Recently, the lab demonstrated that coronavirus vaccines do not need to be antigenically matched to confer protection. The lab showed that a SARS-CoV-1 vaccine developed 20 years ago can also protect against SARS-CoV-2 (Dangi, JCI, 2021). These data provide a proof-of-concept to improve vaccine preparedness for future coronavirus pandemics as one may consider stockpiling vaccines based on known coronavirus sequences and deploying them against genetically-related coronaviruses that could enter the population in the future.

Current SARS-CoV-2 vaccines and antibody therapies are based on the spike antigen, and although they can prevent severe disease, they do not always prevent infection. The Peñaloza lab demonstrated the improved efficacy of SARS-CoV-2 vaccines and antibody therapies targeting also the nucleocapsid antigen (Dangi, Cell Reports, 2021) (Dangi, JCI, 2022), and more recently our studies pinpointed novel strategies to improve SARS-CoV-2 and SIV vaccines by reducing the priming dose (Sanchez, Science Immunology, 2021) and by modulating pre-existing antibody responses (Dangi, Cell Reports, 2023).

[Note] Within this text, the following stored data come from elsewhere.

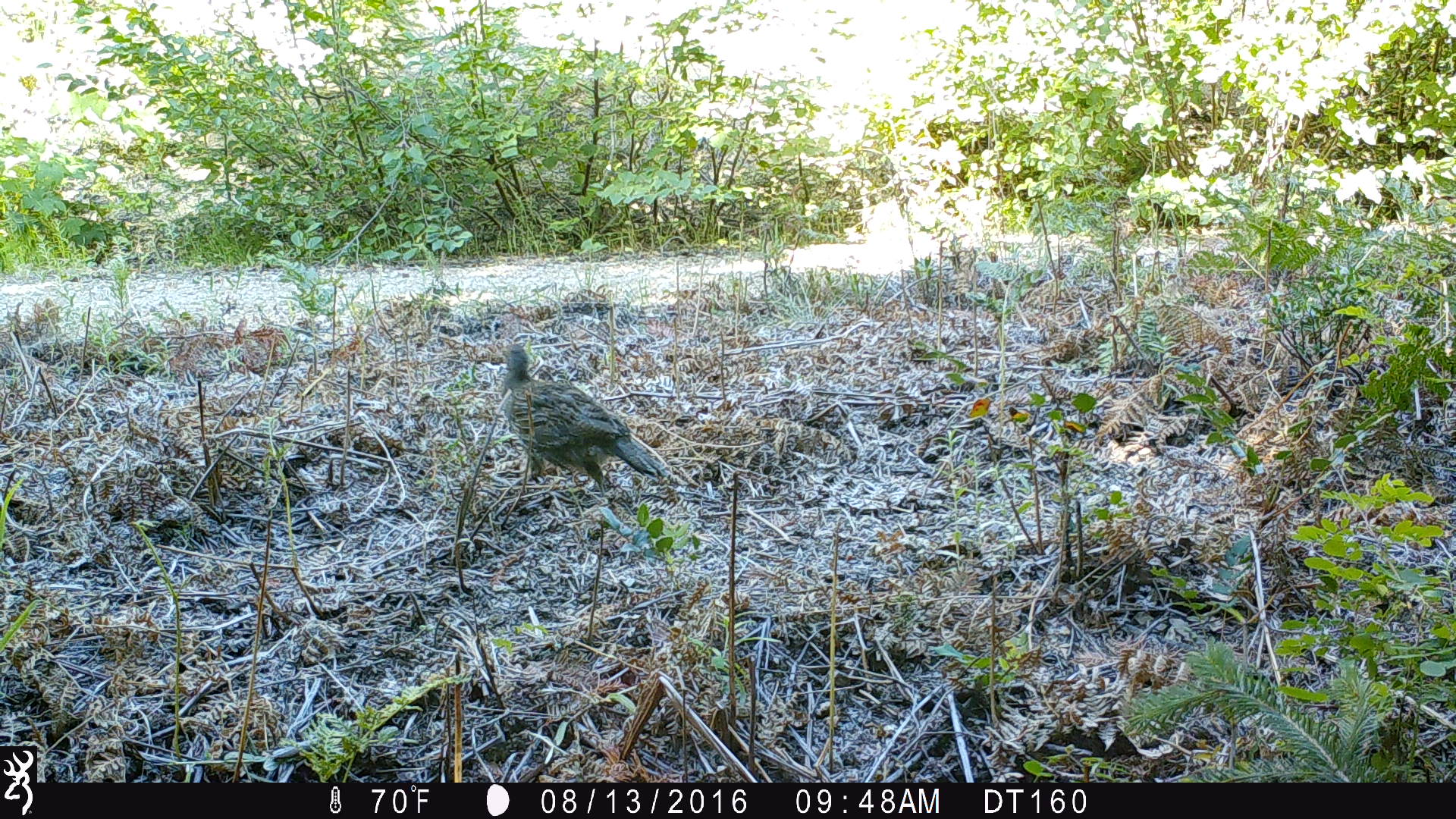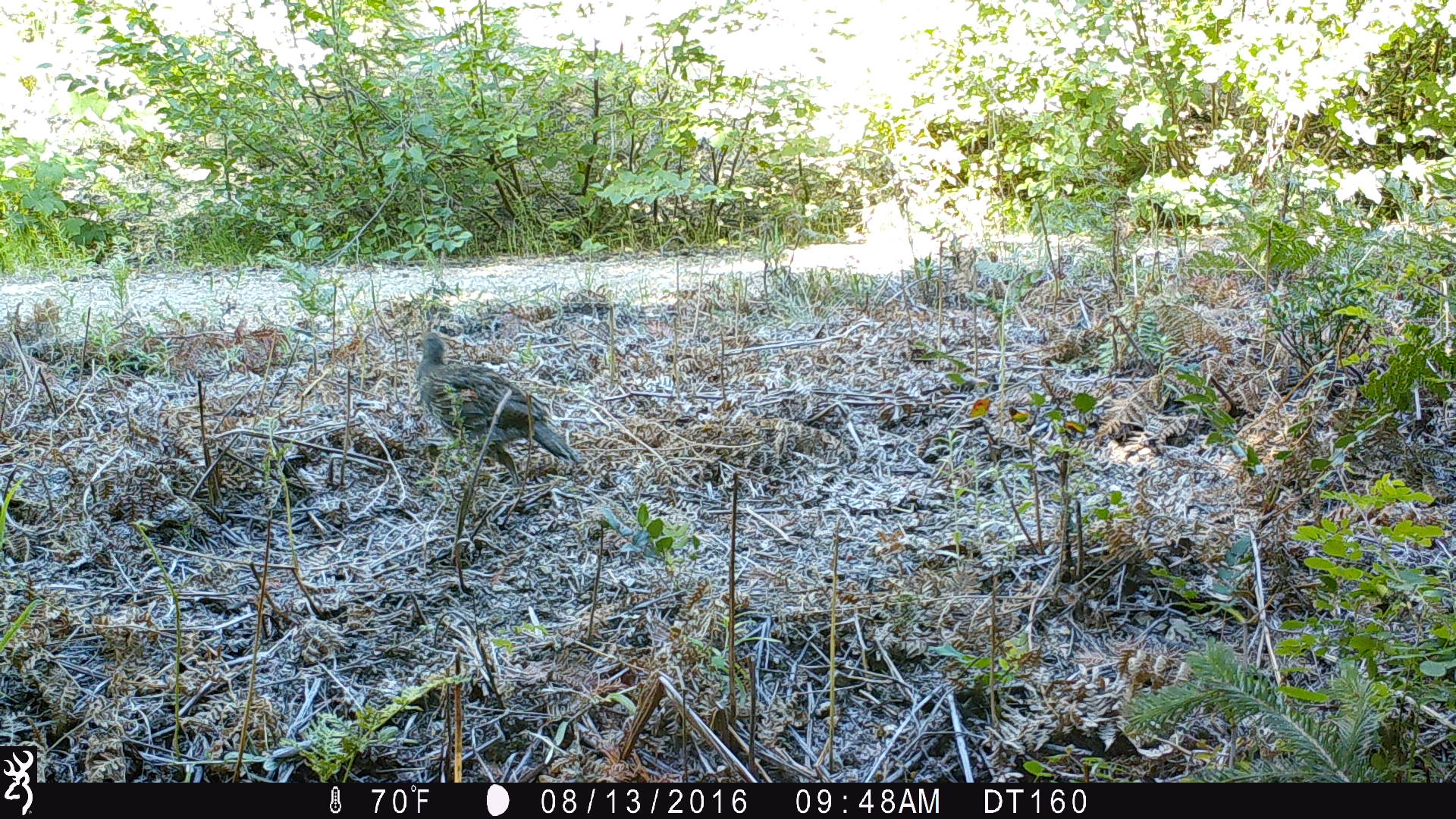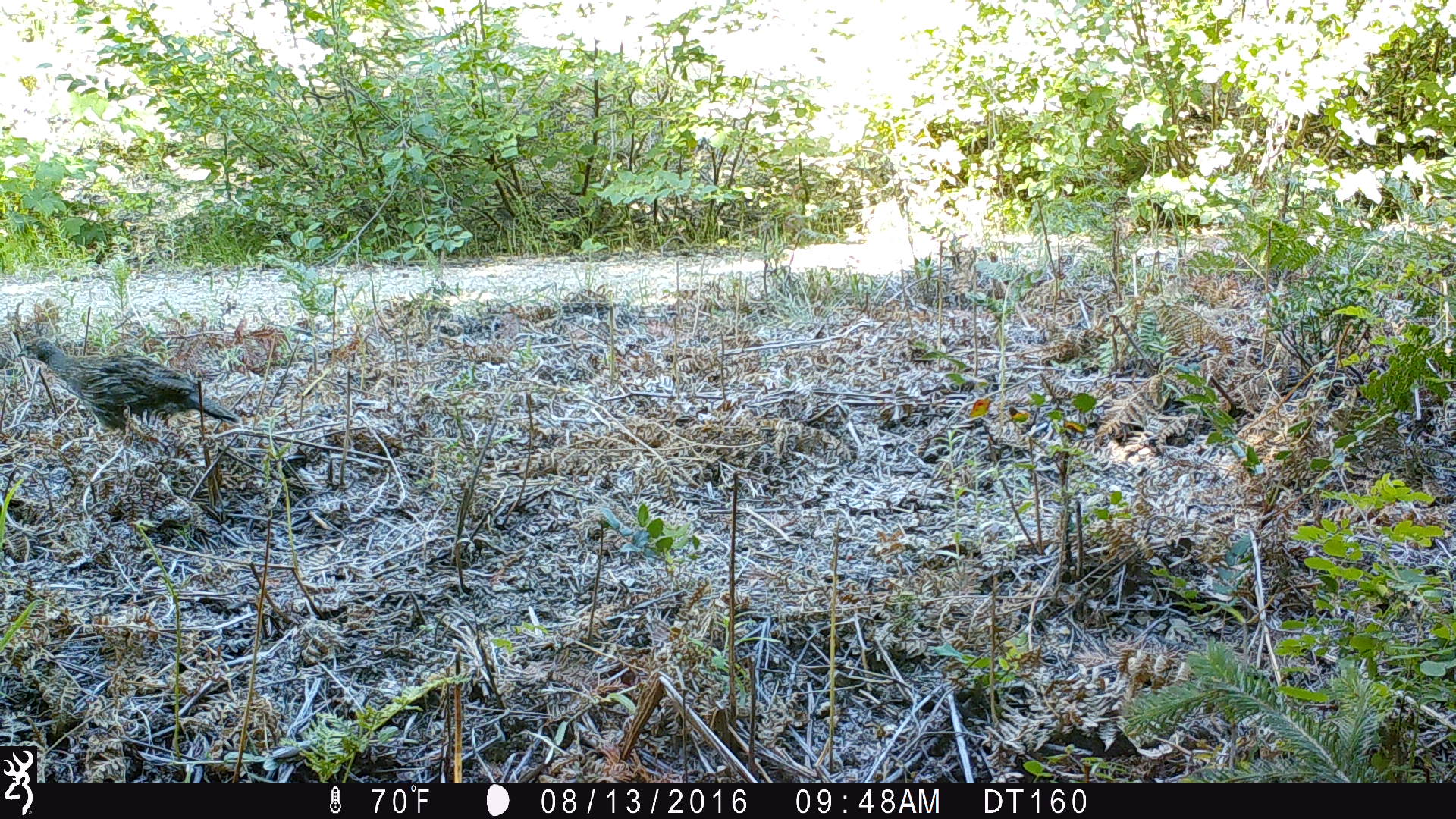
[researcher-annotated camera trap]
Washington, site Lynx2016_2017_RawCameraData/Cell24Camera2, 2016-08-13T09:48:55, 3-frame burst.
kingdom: Animalia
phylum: Chordata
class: Aves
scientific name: Aves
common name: birds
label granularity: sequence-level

As shown by all of this prior work, the overarching theme in the Peñaloza lab is to improve vaccines and immune-based antivirals, by understanding how innate immunity and different virus-specific responses aid in clearing viral infections.

The lab utilizes multiple viral infection models to elucidate basic mechanisms of immune regulation, with especial focus on developing HIV and coronavirus vaccines, starting from basic science.